=== Data for this task ===

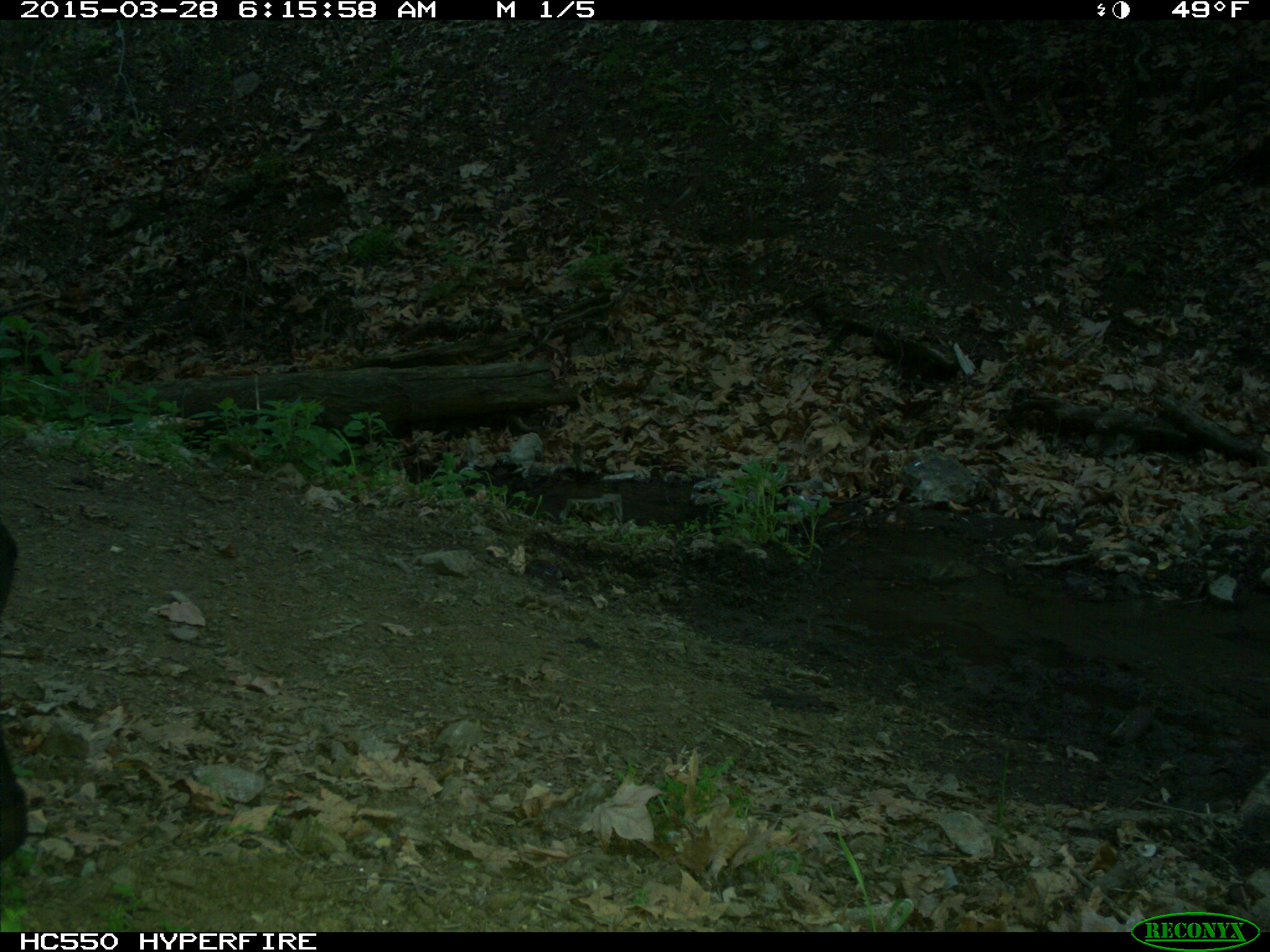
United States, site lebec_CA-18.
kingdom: Animalia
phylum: Chordata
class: Mammalia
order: Artiodactyla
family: Bovidae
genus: Bos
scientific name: Bos taurus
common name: domestic cow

=== The problem ===
Only the text of the records above is to be reproduced, exactly as given; the pictures are dropped.

=== Final answer ===
United States, site lebec_CA-18.
kingdom: Animalia
phylum: Chordata
class: Mammalia
order: Artiodactyla
family: Bovidae
genus: Bos
scientific name: Bos taurus
common name: domestic cow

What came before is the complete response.